# Lock miter bit set up



## bobcumings (Apr 2, 2010)

Just wanted to let everyone know that there is a new product out there called the Groove Center which allow the user to set any manufacturer lock miter bit for any thickness stock in less then 2 minutes.


----------



## kolias (Dec 26, 2008)

Hi Bob, welcome to the forum


----------



## Dr.Zook (Sep 10, 2004)

Hello Bob. Welcome to the RouterForums. Glad you found us.


----------



## xplorx4 (Dec 1, 2008)

Greetings Bob and welcome to the router forum. We are pleased you have chosen to join with us.


----------



## harrysin (Jan 15, 2007)

Welcome to the forum Bob. After studying the website I still haven't a clue as to how the centring device works or what price it's going to sell at.


----------



## Mark (Aug 4, 2004)

Welcome bob!


----------



## TwoSkies57 (Feb 23, 2009)

Youtube presentation: 

YouTube - Groove Center

clever little gadget...


----------



## bobj3 (Jan 17, 2006)

Hi Guys

The 1st.time I saw the you tube video ( about 1 1/2 years ago ) I said that looks like a lame device and said I wonder how many would buy it..and why.
I don't know how it can be used for a lock miter bit..maybe someone can tell me.

=========


----------



## harrysin (Jan 15, 2007)

Thanks for the link Bill, it makes some sense now but the guy explaining it should be replaced by someone who is a good orator and has some enthusiasm! At $20.00 or even $30.00 I probably would buy one as I think Bj would, just for kicks, however, I suspect that such an amount would probably only represent a deposit!


----------



## TwoSkies57 (Feb 23, 2009)

your quite welcome Harry..

I do agree with ya, the pitchman in that video leaves alot to be desired.


----------



## bobj3 (Jan 17, 2006)

Hi Harry

Nope I would not buy one , the company that makes (sales) the item makes some strange items ,,,If I needed one I would make one out of a siding dovetail block but I just don't see a need for it..

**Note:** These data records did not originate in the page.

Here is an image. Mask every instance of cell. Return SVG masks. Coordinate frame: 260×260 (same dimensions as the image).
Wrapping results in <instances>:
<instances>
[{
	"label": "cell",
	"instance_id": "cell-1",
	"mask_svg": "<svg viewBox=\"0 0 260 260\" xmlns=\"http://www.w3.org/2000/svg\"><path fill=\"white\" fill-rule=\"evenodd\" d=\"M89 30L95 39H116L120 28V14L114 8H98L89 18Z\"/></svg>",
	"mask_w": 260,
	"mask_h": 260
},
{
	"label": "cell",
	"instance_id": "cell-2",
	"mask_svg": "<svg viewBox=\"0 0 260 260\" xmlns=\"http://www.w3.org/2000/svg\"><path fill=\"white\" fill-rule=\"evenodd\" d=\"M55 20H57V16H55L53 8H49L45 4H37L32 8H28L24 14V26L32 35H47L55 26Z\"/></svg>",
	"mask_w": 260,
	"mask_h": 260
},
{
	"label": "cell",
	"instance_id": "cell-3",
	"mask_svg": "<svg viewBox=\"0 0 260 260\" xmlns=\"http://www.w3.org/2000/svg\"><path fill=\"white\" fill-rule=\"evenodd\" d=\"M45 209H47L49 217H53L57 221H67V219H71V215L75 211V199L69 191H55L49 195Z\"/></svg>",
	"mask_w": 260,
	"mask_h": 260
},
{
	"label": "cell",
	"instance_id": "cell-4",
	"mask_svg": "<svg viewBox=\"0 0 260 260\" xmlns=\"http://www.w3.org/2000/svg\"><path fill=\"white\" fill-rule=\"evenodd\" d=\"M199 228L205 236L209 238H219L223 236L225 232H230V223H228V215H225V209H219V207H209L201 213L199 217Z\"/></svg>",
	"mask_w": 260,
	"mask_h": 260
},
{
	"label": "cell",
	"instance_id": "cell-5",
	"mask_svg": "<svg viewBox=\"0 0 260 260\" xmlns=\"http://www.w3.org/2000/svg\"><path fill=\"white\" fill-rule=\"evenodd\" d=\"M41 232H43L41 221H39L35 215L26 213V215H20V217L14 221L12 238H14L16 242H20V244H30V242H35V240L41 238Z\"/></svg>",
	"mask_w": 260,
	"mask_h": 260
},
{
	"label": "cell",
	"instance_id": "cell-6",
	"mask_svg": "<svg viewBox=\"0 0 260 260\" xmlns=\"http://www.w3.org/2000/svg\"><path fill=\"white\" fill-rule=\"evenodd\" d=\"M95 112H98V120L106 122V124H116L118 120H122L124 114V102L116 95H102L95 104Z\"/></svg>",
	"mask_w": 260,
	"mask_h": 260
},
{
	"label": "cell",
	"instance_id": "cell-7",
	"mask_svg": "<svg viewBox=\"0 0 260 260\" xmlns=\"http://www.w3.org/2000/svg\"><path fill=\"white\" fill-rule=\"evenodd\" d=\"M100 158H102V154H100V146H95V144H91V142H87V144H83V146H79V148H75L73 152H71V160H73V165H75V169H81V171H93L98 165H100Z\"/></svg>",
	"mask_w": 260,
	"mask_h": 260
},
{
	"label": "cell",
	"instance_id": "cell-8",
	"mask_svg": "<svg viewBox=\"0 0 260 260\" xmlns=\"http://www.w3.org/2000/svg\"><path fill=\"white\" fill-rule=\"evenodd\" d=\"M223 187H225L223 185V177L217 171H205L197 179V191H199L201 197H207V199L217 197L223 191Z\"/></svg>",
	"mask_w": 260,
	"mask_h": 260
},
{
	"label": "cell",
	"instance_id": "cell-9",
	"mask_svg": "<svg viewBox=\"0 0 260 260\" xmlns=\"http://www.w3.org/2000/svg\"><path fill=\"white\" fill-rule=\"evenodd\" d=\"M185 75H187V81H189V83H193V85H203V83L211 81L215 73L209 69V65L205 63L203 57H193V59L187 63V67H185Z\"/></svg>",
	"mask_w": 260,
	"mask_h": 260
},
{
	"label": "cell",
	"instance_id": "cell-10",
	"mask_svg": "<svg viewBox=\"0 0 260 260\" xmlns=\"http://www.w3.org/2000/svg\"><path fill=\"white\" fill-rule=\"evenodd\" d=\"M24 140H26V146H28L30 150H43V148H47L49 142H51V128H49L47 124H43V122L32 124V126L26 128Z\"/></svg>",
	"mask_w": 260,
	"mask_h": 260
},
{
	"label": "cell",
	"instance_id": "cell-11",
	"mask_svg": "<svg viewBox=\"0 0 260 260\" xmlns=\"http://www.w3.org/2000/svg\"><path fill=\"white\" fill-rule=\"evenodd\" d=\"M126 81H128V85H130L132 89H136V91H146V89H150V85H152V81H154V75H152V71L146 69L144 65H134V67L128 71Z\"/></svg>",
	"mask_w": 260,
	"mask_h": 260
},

But that's just my 2 cents..

====





harrysin said:


> Thanks for the link Bill, it makes some sense now but the guy explaining it should be replaced by someone who is a good orator and has some enthusiasm! At $20.00 or even $30.00 I probably would buy one as I think Bj would, just for kicks, however, I suspect that such an amount would probably only represent a deposit!


----------



## bobcumings (Apr 2, 2010)

bobj3 said:


> Hi Guys
> 
> The 1st.time I saw the you tube video ( about 1 1/2 years ago ) I said that looks like a lame device and said I wonder how many would buy it..and why.
> I don't know how it can be used for a lock miter bit..maybe someone can tell me.
> ...


The setup video by George Vondriska on the prazi webpage gives a good understanding of how you set up a Lock miter bit with this tool


----------



## bobj3 (Jan 17, 2006)

Hi Bob

Thanks, now I get it. looks like two jigs are needed to setup for the lock miter bit but I will say that's looks like a bit over kill , I love jigs but sometime they are not needed,,,the MLCS web site has a video showing how easy it can be.

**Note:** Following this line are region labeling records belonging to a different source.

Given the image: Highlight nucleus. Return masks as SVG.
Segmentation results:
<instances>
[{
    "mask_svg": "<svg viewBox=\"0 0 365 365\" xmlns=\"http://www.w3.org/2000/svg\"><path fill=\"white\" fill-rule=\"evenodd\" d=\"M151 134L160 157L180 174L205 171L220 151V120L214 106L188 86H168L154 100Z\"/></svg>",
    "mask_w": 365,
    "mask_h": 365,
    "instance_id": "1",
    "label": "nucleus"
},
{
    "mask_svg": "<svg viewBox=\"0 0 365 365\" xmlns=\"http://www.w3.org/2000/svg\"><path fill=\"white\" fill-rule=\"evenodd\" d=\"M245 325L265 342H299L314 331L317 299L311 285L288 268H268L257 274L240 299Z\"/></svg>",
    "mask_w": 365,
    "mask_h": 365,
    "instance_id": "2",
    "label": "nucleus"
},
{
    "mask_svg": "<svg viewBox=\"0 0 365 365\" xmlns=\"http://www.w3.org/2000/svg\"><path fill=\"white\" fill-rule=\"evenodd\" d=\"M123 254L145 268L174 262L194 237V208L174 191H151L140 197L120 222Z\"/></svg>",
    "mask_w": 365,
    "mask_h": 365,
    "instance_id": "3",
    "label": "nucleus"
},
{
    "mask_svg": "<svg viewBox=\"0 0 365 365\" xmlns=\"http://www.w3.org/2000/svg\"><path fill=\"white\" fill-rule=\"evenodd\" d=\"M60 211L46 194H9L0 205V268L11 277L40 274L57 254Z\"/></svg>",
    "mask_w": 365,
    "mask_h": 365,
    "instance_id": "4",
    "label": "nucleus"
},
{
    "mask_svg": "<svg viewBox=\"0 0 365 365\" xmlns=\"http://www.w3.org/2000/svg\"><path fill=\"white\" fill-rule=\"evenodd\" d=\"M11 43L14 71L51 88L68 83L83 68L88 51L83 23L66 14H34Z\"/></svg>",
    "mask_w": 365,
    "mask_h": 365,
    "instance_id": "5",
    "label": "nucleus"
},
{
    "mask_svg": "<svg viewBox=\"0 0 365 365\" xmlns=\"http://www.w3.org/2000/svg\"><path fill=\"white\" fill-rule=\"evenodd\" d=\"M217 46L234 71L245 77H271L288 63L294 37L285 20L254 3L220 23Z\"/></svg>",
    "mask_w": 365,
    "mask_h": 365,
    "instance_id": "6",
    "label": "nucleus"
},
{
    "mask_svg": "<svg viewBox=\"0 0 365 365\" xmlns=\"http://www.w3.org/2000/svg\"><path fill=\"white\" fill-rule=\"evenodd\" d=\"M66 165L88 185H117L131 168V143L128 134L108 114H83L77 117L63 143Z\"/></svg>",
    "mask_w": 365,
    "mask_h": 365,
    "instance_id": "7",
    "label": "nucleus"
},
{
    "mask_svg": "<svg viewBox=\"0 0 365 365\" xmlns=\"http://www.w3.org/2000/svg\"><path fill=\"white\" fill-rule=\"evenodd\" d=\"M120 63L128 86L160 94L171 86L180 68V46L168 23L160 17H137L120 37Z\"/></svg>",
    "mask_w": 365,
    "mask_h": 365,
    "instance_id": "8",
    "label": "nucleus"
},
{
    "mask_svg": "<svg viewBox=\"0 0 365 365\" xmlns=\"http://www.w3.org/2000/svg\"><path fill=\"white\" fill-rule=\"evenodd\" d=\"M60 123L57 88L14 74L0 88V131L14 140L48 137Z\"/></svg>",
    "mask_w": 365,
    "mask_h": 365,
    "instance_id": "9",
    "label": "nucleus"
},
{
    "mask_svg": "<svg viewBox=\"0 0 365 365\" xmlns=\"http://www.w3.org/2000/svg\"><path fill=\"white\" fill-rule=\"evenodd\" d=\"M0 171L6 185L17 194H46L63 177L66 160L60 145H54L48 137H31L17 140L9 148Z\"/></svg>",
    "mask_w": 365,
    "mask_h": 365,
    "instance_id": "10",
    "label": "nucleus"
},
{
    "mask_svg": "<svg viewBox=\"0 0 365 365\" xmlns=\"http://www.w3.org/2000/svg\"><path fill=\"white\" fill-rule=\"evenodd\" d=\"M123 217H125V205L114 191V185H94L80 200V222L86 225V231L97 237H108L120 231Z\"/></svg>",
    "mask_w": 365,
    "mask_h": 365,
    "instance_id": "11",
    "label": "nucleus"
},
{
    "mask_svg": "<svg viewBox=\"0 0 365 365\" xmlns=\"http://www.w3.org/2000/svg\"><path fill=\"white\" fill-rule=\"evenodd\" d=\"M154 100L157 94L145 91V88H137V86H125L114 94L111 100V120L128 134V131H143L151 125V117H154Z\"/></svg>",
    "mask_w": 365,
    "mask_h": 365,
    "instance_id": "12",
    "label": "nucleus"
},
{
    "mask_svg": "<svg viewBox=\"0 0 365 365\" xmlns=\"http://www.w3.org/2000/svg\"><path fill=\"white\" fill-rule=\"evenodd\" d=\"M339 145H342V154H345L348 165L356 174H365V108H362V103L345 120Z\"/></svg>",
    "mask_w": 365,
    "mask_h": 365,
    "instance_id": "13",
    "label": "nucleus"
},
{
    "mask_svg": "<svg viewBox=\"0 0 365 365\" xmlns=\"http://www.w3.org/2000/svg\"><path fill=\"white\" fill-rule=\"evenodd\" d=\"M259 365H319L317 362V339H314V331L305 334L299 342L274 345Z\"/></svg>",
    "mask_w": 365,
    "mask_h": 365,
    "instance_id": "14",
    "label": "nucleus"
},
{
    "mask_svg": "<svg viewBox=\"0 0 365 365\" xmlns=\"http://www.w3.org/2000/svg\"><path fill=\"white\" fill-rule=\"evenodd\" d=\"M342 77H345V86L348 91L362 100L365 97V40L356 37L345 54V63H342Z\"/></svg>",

Simplified Router Fence Setup
Simplified Router Fence Setup - Watch Online Videos - Apnicommunity.com

MLCS Lock Mitre Router Bits


http://www.tools-plus.com/prazi.html
======



bobcumings said:


> The setup video by George Vondriska on the prazi webpage gives a good understanding of how you set up a Lock miter bit with this tool


----------